Q) Long due reforms with a view to strengthening, not just tinkering with, the steel-frame would call for bold decisions to be taken against some populist and established trends. In this context, critically evaluate the current condition of the Indian bureaucracy. Also give measures to reform it.
Why this Question
Important part of GS paper II.
Key Demand of the Question:
Issues currently persisting in the bureaucracy and measures to reform it.
Critically evaluate - Give your verdict as to what extent a statement or findings within a piece of research are true, or to what extent you agree with them. Provide evidence taken from a wide range of sources which both agree with and contradict an argument. Come to a final conclusion, basing your decision on what you judge to be the most important factors and justify how you have made your choice.
Give a brief overview of the bureaucracy in India and why they are called a steel frame.
In the first part, highlight the issues that the Indian bureaucracy is currently facing.
In the next part, highlight the reforms that are urgently needed in order to reform the governance process.
Conclude with a way forward.
The bureaucracy in India is a crucial pillar of the Indian democratic state, which has been responsible for administering India even before it was independent. Also known as the civil services, it has been a crucial binding force in the Indian Union of States.
However, there are certain issues that have undermined the efficiency of bureaucracy in the process of governance of the Indian State. These include:
- Resistance to change- the bureaucrats in India are often alleged to be status- quoist and resistant to changes as they are wedded to their privileges and prospects. For eg.- through the 73rd and 74th Constitutional Amendments, Rural and urban local governments have been made institutions of self-government. However, the intended vision has not been achieved, due to the reluctance on the part of the civil servants to accept the changes in control and accountability as well as the altered roles and responsibilities.

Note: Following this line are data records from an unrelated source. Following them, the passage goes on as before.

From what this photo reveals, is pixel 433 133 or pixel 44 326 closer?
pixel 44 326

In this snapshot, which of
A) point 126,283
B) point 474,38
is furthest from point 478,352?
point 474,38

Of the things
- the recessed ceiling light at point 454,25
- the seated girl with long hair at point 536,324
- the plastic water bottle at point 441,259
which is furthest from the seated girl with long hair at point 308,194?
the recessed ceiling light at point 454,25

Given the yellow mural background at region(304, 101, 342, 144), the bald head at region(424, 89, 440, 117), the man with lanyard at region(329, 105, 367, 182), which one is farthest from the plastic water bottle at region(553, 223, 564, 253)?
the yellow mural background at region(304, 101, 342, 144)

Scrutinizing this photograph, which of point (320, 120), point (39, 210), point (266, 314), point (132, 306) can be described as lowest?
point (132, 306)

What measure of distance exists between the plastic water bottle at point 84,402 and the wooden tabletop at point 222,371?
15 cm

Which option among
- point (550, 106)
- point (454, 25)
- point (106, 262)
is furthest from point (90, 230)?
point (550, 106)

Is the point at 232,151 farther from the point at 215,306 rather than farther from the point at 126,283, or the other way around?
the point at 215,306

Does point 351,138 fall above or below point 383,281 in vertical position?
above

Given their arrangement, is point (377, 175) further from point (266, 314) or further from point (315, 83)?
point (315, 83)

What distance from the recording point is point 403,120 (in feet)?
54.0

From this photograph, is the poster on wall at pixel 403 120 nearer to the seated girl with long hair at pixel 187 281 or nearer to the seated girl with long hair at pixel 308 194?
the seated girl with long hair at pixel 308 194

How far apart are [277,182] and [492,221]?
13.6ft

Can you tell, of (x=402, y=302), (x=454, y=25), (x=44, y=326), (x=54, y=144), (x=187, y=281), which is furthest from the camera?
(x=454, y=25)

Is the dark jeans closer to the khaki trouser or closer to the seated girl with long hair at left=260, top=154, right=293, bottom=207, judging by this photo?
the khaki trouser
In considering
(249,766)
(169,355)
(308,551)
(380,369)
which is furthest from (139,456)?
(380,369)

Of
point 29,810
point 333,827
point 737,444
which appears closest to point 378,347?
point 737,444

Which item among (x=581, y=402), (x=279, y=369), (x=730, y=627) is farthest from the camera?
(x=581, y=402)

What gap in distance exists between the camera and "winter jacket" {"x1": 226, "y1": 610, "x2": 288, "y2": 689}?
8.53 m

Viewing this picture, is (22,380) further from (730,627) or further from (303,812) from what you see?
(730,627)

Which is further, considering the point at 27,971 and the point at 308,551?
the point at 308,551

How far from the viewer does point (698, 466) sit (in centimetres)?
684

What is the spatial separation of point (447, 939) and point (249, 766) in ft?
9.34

- Red Tapism- it refers to the excessive regulation or rigid conformity to formal rules that is considered redundant and bureaucratic and hinders action or decision-making. The bureaucracy is criticized for this as they conform more to rules and less to the needs of the people.
- Political Interference- The politicians sometimes for the sake of fulfilling their populist demand, influence the functioning of civil servants. This hinders their services to the people and can lead to issues like corruption.
- Frequent Transfers- Oﬃcers are transferred too often. This denies them the opportunity to settle down into an oﬃcial role. At times, a particular administrative location is used as a testing lab where oﬃcers keep arriving and leaving, with a deleterious impact their morale, leading to a reduction in eﬃciency and eﬀectiveness.
- Too much of Generalist Approach- with the world changing rapidly, the needs of the people have changed while the civil servants still continue to work on the same generalist approach hindering the process of good governance. The new challenges need officers with a specialist approach to specific problems.
- Patrimonialism- it was defined by the World Bank in 1994 as monopoly of power + discretion – accountability – transparency. Bureaucracy in India currently faces this situation.
Reforms that are needed
- Flexibility for bureaucrats from a strict observance of rigid rules and regulations to make them more action oriented and directed towards good governance.
- Right sizing the bureaucracy- This enables ministry officials to carry out their responsibilities efficiently and to be held accountable for their performance. The reforms must look into role clarification, core governance issues to ensure optimum number of functionaries being available for effective service delivery without any spillage or leakage.
- According to the Fifth Pay Commission no premature transfer should be allowed and there should be a fix of a minimum tenure for each post.
- According to the Hota Committee on Civil Services Reforms, 2004 domain assignment should be introduced for civil servants to encourage acquisition of skills, professional excellence and career planning.
- Adoption of modern management techniques such as management by objectives in civil services.
- Creation of new work culture and encouraging creativity and innovation among bureaucrats.
- The civil services have to be representative in character and it needs to have a significant number from rural areas and disadvantaged backgrounds in order to achieve inclusive development.
- Introduction of lateral entry in civil services. This will also motivate the existing officers to further improve their service delivery.
- A mechanism is needed to evaluate the performance of civil servants during their tenure on several parameters. The Hota Committee on Civil Services Reforms, 2004, recommended replacing the ACR (Annual Confidential Report) with a system of performance assessment with greater emphasis on objective assessment against agreed work plans.
Since independence there have been several committees and commissions that have been appointed for civil service reforms like- Administrative Reforms Commission, Kothari Committee, P.C. Hota Committee, etc. Recently in 2020, the government launched Mission Karmayogi (a national capacity building and performance evaluation programme for civil servants) to bring reforms in bureaucracy. Good governance and better administration of development is a sine qua non in present times and this makes the bureaucratic reforms a necessity in order to retain their effectiveness.